By the time they graduate, more than half of the students at the University of Wisconsin–Madison will have taken a chemistry course, a demonstration of the central role chemistry plays in preparing students for their careers.
Now, with the start of construction on a $133 million tower and other renovations, those students — as well as faculty and other researchers — will gain access to updated teaching and laboratory spaces to accommodate the next generation of chemical education and research.
UW–Madison Chancellor Rebecca Blank, with College of Letters & Science Dean Karl Scholz, chemistry chair Judith Burstyn and chemistry professor and building committee co-chair Robert McMahon, celebrated the formal beginning of construction at a groundbreaking on Friday afternoon, Sept. 14, in front of department members and donors.
“Today is not only a celebration of a new facility, but a celebration of a new future,” Blank said at the event. “A future built upon great teaching, world-class research, and a deep commitment to preparing our students for careers in some of the fastest-growing industries in the world.”
The project is funded with $91 million from the state, with additional funding from the Wisconsin Alumni Research Foundation, the Vilas Trust, the 3M Corporation, university funds and individual donors. The four-year project will be completed in two phases, with renovations slated to finish by early 2022.
Blank spoke about the special emphasis on teaching, with a new nine-story tower along University Avenue largely dedicated to new lecture halls, teaching laboratories and areas for group work. That space, which is now officially under construction, will support a growing contingent of students in engineering, health professions and other scientific fields and relieve pressure on existing facilities.
The second phase of construction, beginning in 2021, will remodel parts of the Daniels wing of the building, adding additional teaching labs. Important ventilation and fire-control systems will also be renovated to improve safety.
After years of growth, general chemistry has been the university’s highest-enrolled class since 2006. This fall, more than 2,200 students are enrolled, and due to space constraints, undergraduate labs currently run from 7:45 in the morning to 9:45 at night. These courses can be bottlenecks for students, limiting both timely graduation and the ability for the university to increase enrollment.

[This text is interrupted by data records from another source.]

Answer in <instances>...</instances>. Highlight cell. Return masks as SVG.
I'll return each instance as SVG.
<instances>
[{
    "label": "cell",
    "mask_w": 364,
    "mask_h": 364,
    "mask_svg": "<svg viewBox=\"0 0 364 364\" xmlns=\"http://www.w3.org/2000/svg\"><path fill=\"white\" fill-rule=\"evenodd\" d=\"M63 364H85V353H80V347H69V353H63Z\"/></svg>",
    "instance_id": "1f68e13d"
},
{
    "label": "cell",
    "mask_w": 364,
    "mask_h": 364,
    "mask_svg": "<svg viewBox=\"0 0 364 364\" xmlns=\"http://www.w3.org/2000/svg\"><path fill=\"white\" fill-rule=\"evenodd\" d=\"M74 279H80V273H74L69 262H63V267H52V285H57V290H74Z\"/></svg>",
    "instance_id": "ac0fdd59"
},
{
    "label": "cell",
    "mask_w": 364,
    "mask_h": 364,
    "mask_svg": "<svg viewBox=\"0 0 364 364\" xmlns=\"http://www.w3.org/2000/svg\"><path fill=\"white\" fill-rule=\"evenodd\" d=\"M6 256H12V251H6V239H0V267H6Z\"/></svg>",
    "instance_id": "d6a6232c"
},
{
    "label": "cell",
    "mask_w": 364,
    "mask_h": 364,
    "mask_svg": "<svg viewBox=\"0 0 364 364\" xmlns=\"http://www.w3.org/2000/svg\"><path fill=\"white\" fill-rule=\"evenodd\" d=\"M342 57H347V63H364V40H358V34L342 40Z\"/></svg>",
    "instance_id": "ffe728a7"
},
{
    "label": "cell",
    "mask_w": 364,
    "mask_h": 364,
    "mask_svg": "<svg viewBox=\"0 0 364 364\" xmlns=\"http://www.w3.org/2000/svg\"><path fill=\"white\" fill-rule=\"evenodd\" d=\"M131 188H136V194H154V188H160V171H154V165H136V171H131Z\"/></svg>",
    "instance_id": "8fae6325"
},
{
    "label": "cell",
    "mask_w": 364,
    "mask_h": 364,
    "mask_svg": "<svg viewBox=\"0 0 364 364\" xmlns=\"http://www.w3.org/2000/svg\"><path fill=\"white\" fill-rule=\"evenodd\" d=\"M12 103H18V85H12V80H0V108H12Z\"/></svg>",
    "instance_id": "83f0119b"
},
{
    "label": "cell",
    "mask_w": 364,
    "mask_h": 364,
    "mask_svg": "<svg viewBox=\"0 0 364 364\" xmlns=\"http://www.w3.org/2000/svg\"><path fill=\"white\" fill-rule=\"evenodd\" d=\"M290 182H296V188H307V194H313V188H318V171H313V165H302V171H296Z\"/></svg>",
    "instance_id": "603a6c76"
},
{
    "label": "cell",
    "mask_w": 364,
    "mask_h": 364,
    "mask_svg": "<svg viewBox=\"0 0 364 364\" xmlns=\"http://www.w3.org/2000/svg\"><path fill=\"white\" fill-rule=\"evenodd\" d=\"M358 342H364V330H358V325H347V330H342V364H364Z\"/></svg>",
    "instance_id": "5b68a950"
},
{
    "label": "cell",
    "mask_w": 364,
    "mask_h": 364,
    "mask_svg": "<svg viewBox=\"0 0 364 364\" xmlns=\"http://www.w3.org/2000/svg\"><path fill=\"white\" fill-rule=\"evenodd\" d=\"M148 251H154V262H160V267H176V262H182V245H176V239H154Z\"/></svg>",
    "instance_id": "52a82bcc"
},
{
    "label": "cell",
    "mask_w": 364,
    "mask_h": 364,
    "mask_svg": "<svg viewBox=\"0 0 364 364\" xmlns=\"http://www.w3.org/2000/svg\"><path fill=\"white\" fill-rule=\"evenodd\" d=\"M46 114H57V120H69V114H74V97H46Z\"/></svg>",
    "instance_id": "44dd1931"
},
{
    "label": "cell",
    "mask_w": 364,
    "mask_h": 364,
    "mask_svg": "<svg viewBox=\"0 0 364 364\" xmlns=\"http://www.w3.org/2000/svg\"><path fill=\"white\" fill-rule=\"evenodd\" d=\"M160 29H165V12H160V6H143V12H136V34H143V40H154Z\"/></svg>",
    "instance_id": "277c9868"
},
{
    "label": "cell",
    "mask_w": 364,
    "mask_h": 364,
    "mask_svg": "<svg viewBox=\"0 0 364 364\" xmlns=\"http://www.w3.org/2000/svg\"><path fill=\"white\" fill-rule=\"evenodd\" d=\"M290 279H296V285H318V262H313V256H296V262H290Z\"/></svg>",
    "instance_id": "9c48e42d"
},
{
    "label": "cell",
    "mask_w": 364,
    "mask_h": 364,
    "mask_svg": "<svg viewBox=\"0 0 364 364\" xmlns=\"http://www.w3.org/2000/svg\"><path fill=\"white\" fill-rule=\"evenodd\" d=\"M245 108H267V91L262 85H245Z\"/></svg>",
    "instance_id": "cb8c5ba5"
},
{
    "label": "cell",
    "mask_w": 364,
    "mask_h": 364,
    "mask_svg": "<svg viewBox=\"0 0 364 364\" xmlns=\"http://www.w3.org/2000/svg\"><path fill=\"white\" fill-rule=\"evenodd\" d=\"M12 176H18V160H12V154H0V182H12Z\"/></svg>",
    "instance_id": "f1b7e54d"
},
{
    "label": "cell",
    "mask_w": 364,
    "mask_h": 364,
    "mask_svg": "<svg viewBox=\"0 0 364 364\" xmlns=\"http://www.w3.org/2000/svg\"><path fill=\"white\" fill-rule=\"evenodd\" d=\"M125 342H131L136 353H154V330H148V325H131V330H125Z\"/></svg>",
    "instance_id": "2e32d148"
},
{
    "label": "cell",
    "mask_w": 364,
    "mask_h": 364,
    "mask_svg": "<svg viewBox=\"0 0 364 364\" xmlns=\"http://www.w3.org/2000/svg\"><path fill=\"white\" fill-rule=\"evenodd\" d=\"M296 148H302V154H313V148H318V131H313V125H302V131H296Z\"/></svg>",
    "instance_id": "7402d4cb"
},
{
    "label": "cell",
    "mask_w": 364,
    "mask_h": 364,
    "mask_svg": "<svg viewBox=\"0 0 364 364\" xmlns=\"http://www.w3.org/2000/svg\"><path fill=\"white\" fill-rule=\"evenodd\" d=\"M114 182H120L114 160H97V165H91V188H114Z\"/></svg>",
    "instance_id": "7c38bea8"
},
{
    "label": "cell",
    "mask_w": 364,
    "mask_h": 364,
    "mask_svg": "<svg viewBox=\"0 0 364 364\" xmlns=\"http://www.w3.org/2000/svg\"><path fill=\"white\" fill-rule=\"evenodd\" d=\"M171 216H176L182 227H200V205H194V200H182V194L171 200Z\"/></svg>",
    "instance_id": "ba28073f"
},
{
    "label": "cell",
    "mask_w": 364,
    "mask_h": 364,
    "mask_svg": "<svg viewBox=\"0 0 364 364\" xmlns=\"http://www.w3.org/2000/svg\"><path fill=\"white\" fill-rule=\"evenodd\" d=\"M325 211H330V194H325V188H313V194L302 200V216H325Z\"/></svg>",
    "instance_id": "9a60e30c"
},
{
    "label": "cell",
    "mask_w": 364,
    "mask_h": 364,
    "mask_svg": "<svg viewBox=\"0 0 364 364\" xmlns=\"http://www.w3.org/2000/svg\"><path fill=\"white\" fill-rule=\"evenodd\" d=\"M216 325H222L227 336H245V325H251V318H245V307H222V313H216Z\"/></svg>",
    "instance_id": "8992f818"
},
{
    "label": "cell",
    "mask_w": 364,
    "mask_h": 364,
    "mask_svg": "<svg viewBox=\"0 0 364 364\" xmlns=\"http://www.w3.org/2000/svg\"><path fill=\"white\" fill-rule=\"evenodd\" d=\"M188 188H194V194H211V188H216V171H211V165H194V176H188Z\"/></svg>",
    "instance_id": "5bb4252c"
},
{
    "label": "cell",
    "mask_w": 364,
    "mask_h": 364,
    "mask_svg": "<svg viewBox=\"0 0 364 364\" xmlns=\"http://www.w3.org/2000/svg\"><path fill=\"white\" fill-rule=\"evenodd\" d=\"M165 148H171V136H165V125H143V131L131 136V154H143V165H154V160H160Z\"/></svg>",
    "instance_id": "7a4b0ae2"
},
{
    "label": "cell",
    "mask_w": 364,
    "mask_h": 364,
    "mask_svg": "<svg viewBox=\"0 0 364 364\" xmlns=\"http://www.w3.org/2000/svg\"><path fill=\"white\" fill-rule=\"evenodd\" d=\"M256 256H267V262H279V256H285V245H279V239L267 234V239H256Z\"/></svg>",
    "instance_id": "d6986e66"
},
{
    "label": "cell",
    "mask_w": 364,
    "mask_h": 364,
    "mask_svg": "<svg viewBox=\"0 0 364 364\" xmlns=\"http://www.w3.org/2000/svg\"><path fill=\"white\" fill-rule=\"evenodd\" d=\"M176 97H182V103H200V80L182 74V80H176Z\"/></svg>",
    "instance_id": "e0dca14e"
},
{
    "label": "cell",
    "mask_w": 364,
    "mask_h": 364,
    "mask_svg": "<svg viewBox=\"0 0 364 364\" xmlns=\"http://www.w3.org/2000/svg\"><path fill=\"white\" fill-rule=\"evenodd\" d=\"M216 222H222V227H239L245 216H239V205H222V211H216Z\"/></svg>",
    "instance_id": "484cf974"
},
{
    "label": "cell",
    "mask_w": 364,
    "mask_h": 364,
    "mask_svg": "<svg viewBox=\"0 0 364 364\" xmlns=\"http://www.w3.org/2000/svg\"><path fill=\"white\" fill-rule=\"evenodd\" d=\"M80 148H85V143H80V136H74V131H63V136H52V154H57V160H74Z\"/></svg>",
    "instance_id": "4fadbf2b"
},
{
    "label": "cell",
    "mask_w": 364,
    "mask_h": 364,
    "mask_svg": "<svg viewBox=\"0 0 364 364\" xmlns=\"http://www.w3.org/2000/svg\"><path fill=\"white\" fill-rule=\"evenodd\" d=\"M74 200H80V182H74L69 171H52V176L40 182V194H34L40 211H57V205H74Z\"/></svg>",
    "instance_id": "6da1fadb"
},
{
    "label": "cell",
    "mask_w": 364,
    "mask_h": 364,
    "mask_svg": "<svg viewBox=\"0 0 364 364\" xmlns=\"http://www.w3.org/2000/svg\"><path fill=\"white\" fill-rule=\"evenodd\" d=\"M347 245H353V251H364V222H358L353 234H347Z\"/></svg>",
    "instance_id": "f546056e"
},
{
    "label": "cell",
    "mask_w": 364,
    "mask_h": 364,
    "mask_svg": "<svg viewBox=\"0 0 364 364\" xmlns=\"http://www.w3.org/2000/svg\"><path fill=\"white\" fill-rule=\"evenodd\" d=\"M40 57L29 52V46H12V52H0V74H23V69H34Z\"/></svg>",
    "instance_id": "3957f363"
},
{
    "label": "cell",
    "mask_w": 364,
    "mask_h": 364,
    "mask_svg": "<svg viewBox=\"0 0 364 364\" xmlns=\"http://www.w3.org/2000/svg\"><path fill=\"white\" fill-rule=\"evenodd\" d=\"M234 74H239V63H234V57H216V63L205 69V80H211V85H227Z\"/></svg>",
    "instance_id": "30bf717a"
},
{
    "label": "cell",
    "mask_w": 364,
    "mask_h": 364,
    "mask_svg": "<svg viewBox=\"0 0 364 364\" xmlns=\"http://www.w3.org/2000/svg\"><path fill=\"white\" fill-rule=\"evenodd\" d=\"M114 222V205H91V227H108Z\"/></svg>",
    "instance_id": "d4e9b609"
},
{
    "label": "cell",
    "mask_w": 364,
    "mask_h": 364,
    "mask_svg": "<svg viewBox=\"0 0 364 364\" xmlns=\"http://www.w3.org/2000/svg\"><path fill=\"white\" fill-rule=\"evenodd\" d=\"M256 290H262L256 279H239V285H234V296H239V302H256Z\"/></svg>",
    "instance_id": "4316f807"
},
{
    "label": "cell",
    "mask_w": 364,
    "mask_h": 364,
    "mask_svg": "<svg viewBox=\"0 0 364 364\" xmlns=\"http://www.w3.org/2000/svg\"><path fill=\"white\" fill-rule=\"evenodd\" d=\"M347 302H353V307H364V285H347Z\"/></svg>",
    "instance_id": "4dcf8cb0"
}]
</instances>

“With this new facility, we enlarge opportunity for all of our students,” Scholz said in his remarks. “This new building will help students inspire and help students dream.”
New classrooms were designed with the UW–Madison REACH initiative in mind. This program aims to improve student experiences in high-enrollment lecture courses by emphasizing active learning techniques like small-group work. Flexible seating in the new classrooms will help students team up, while spaces adjacent to labs will let students collaborate when analyzing lab experiences. In 2016, general chemistry instructors began overhauling the two largest lecture courses to promote active learning.
“Our students are going to benefit from the fact that we’ve been thinking about curriculum changes while designing the new addition,” says McMahon, who has helped oversee the Chemistry Building renovations since the earliest planning in the late 1990s.
The original buildings were constructed in 1962 and 1965, and most of the teaching laboratories and lecture halls have not been updated in the half-century since. Shain Tower, named for former department chair and chancellor Irving Shain, opened in 2000 with 20 research modules for faculty, graduate students and other researchers.
Friday’s ceremony took place exactly 20 years after the groundbreaking for Shain Tower.
The current building project began in 1996 when faculty forecasted the need for additional teaching laboratory space. The university acquired the land necessary for new construction in 2009. The UW System included the project in its 2013 capital budget request, but the legislature did not approve the request until 2015, providing 80 percent of the funds. Fundraising has since covered the remaining cost. Miron Construction of Neenah is the lead contractor, with additional work provided by other firms headquartered around Wisconsin.
Preliminary utility work in support of the building project began in late August along Charter Street, which will have intermittent lane closures through the end of the year.